Selon lui, il est incompréhensible que la rupture des stocks du coton survienne au mois de juillet. Souvent, explique-t-il, elle intervient à la fin de l’année. Or, poursuit-il, c’est dans cette période que beaucoup d’employés prennent leurs congés annuels et laissent les techniciens effectuer les travaux de maintenance des machines.
Il déplore également l’absence du stock de sécurité à l’Afritextile. En plus des prévisions des besoins en matières premières, plaide-t-il, toute entreprise doit avoir un stock de sécurité minimal de trois mois. Et d’exhorter les responsables de l’entreprise à diversifier ses fournisseurs des matières premières. « La production nationale est insuffisante.»
La direction rassure
Félicien Niyonizigiye, Chef du personnel à l’Afritextile, tranquillise ses employés : «Qu’ils soient rassurés. Il ne s’agit pas d’une décision de fermer ou de licencier une partie du personnel. C’est une simple mesure de gestion de l’entreprise.»

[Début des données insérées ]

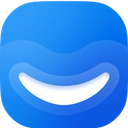 Chat Mind icon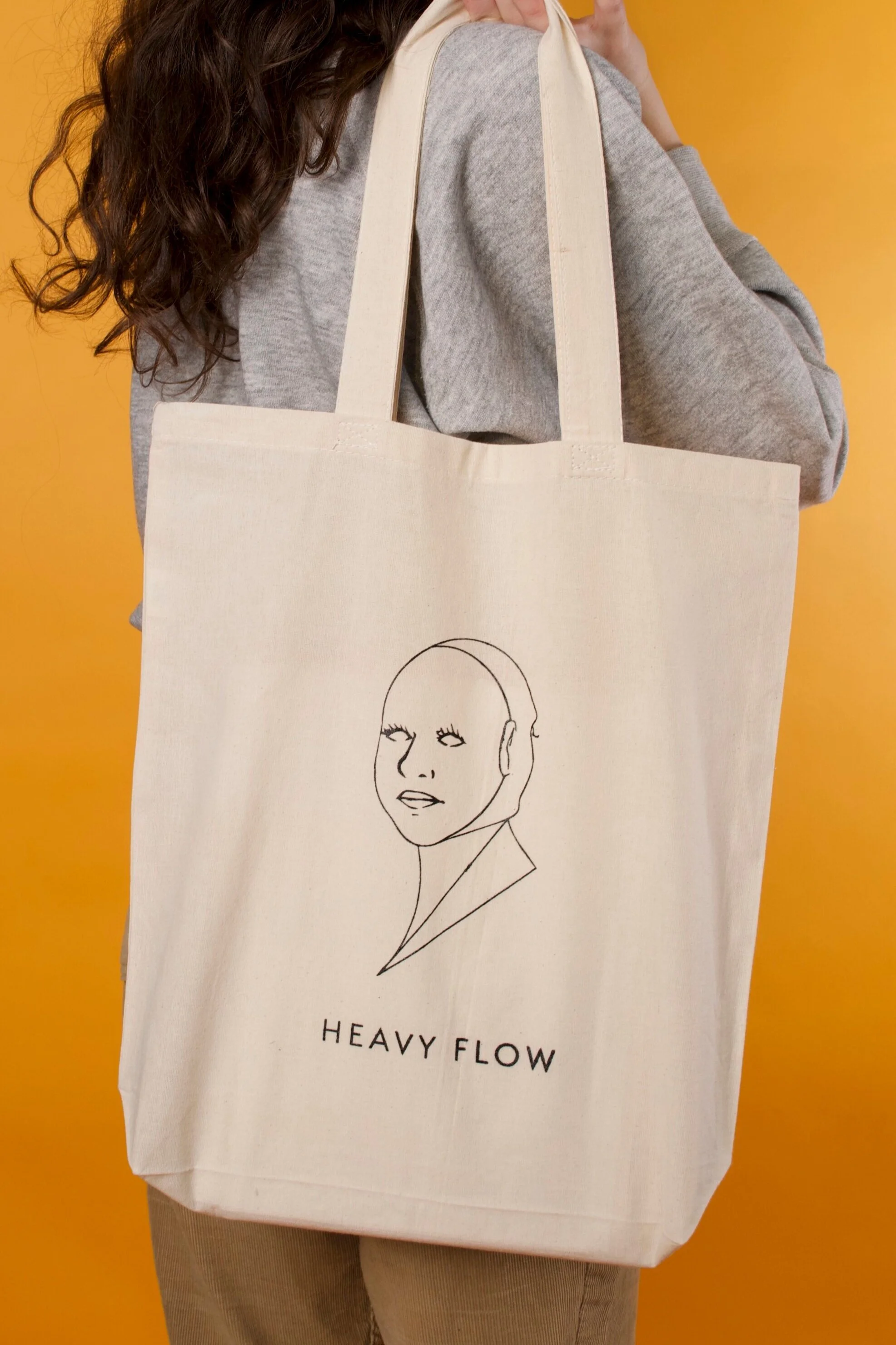 Moon+Face+Tote+2.jpg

Selon lui, il n’y a rien d’anormal. Cette mesure intervient souvent en cas de rupture des stocks des matières premières ou en cas de maintenance des machines, généralement à la fin de l’année.
M. Niyonizigiye explique simplement la mise en congé de certains employés de l’Afritextile par la rupture des stocks du coton, matière première de base.

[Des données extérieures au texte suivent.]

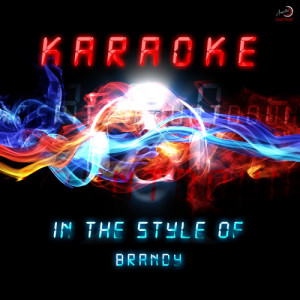收聽Ameritz Countdown Karaoke的Top of the World (Karaoke Version)歌詞歌曲
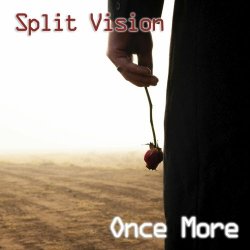 Split Vision - Once More (2022) [Single]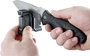 Walther Compact Knife Sharpener 5.0773 Késélező Fekete 3. bélyegkép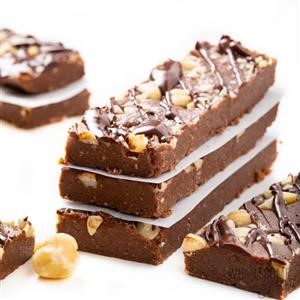 19 Keto-Friendly Instant Pot Recipes for an Easier Low-Carb Life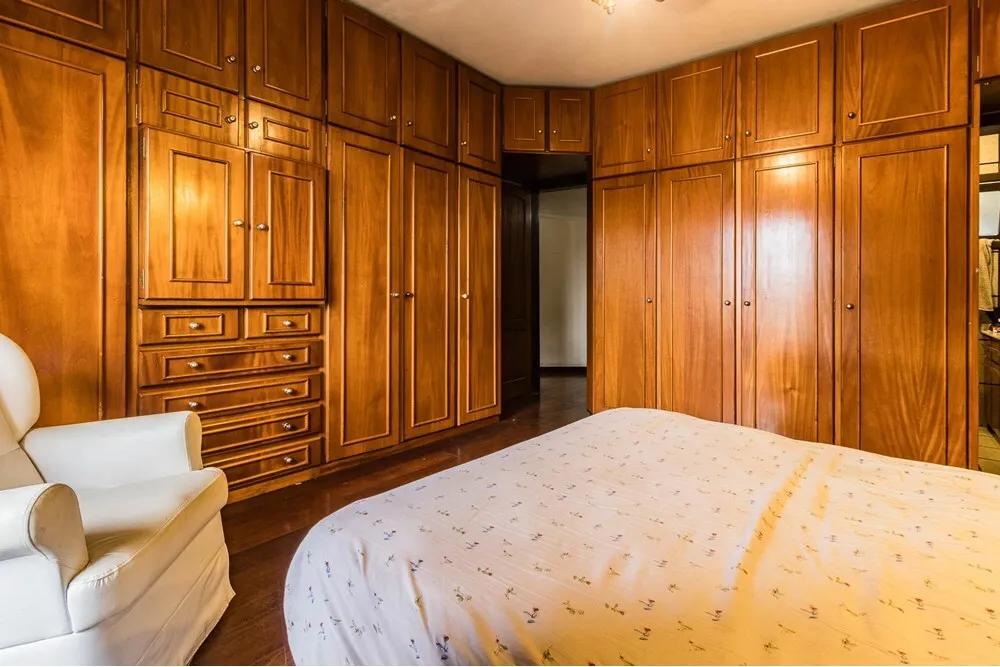PK 349 Casa 612511042-17 - REMAX Moderna Exclusividades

Suite à cette rupture des stocks, la direction de l’entreprise a exigé aux employés qui œuvrent dans les ateliers de filature et de tissage de prendre leurs congés annuels. Il n’y avait aucune raison que ces employés restent à l’usine sans qu’ils aient de quoi faire.
Le chef du personnel à l’Afritextile indique, par ailleurs, que son entreprise utilise exclusivement le coton fourni par la Compagnie de gérance du coton (Cogerco). Elle n’importe pas cette matière première. «L’importation coûte et prend au moins trois mois ».

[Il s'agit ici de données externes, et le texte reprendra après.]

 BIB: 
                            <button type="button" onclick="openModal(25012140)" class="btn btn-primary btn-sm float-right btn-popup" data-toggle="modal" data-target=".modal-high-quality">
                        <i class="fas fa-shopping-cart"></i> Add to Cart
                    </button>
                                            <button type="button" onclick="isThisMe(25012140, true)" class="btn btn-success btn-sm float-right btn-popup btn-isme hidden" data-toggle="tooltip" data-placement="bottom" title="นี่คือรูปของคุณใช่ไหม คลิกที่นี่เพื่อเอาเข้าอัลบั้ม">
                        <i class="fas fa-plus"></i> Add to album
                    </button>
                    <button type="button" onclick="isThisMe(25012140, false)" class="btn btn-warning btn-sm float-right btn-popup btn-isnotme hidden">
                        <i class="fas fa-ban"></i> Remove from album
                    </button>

Les travailleurs en congé, rassure-t-il, percevront d’ailleurs leurs salaires à la fin du mois. Ils seront rappelés dès que la Cogerco aura fourni du coton à notre entreprise. Cette société commencera la campagne de récolte du coton dans deux semaines.
Il dément, par ailleurs, certaines informations diffusées sur les réseaux sociaux qui évoquent la fermeture de l’usine. « L’Afritextile n’a pas de difficultés aujourd’hui qui pousseraient cette société à réduire son personnel», martèle-t-il.
Félicien Niyonizigiye rassure également ses clients : « Il n’y aura pas de pénurie de tissus et d’autres produits de l’Afritextile. Les activités de l’entreprise se déroulent normalement.» En l’absence du coton, l’Afritextile utilise des tissus importés de l’étranger.
Faible production nationale
Pierre Claver Nahimana, directeur général de la Cogerco indique que la production nationale ne peut pas satisfaire les besoins de l’Afritextile. La Cogerco a produit environ 800 tonnes de coton la saison dernière alors que les besoins de l’industrie textile au Burundi s’évaluent à 1200 tonnes.
M. Nahimana indique que la production du coton a diminué au cours de ces dernières années. Cette réduction s’explique essentiellement par deux facteurs. D’une part, la surface réservée à la culture du coton a sensiblement diminué. La population a substitué le coton par des cultures vivrières. D’autre part, la diminution de la production du coton est due à la baisse des investissements alloués à cette culture.
Le directeur général de la Cogerco témoigne, par ailleurs, que par le passé, le Burundi fournissait à l’industrie textile locale et exportait l’excédent à l’étranger. Aujourd’hui, regrette-t-il, la production de sa compagnie ne parvient même pas à satisfaire la demande locale. Et il recommande au gouvernement d’investir davantage dans cette culture industrielle.